> **Goal**
Starting with the line that has "Judging by elevation, which" in it, repeat every line through the last one, word for word, and give nothing more.

---------- Material to process ----------

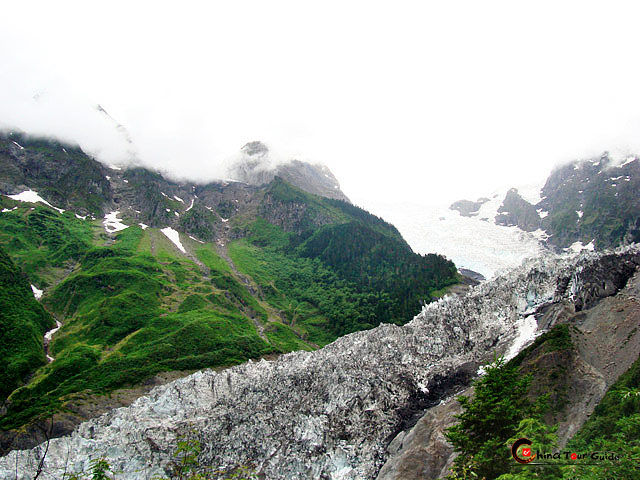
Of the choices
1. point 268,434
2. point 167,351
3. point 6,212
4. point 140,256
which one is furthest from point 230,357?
point 6,212

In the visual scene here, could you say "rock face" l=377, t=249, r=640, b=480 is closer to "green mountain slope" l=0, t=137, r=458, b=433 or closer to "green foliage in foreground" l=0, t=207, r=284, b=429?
"green foliage in foreground" l=0, t=207, r=284, b=429

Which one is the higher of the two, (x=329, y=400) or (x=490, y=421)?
(x=490, y=421)

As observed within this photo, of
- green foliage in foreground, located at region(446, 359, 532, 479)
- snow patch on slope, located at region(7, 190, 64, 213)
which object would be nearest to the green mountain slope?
snow patch on slope, located at region(7, 190, 64, 213)

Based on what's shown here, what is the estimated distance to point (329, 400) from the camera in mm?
52469

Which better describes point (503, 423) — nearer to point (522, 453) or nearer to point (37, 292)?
point (522, 453)

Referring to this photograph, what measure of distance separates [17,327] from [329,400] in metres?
90.3

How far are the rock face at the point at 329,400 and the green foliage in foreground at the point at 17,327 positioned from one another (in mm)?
34774

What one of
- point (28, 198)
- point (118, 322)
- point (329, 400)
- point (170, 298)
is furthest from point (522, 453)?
point (28, 198)

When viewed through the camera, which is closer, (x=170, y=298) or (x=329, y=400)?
(x=329, y=400)

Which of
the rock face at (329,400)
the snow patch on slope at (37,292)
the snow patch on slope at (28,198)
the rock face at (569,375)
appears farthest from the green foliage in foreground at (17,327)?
the snow patch on slope at (28,198)

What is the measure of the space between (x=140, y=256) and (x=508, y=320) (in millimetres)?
147929

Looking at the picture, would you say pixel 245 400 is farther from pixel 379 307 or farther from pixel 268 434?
pixel 379 307

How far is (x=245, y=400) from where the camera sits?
2311 inches

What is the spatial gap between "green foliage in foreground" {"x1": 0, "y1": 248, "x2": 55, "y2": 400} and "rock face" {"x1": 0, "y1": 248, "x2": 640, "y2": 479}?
114ft
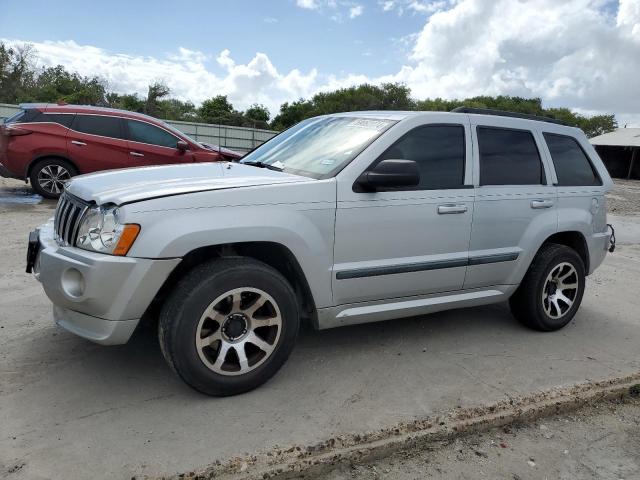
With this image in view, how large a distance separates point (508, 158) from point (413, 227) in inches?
46.8

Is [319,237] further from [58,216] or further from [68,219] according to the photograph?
[58,216]

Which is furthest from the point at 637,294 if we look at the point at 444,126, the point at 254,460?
the point at 254,460

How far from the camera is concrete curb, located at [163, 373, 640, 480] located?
253 cm

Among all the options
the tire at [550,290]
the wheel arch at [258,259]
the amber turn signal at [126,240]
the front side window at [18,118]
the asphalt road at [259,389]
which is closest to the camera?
the asphalt road at [259,389]

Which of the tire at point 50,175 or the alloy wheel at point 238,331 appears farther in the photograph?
the tire at point 50,175

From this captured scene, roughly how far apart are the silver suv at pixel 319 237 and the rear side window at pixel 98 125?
619 cm

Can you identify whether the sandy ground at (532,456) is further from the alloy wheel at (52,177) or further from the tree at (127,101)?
the tree at (127,101)

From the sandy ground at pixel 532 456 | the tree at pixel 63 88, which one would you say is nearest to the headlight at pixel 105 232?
the sandy ground at pixel 532 456

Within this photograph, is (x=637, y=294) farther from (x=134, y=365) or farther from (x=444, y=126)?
(x=134, y=365)

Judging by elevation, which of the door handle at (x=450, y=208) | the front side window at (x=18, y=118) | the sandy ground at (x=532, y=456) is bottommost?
the sandy ground at (x=532, y=456)

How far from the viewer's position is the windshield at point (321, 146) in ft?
11.8

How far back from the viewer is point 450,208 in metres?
3.82

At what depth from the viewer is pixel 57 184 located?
31.7ft

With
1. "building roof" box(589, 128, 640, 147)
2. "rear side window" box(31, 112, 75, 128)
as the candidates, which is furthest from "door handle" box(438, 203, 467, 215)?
"building roof" box(589, 128, 640, 147)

----------

> **Final answer**
Judging by elevation, which of the door handle at (x=450, y=208) | the front side window at (x=18, y=118) | the sandy ground at (x=532, y=456) is bottommost?
the sandy ground at (x=532, y=456)

How far from the viewer's position is the windshield at point (321, 146) in ft?
11.8

How far back from the viewer is point 450,208 in metres?
3.82

At what depth from the viewer is pixel 57 184 located?
31.7ft

With
1. "building roof" box(589, 128, 640, 147)
2. "rear side window" box(31, 112, 75, 128)
as the candidates, which is furthest from "door handle" box(438, 203, 467, 215)?
"building roof" box(589, 128, 640, 147)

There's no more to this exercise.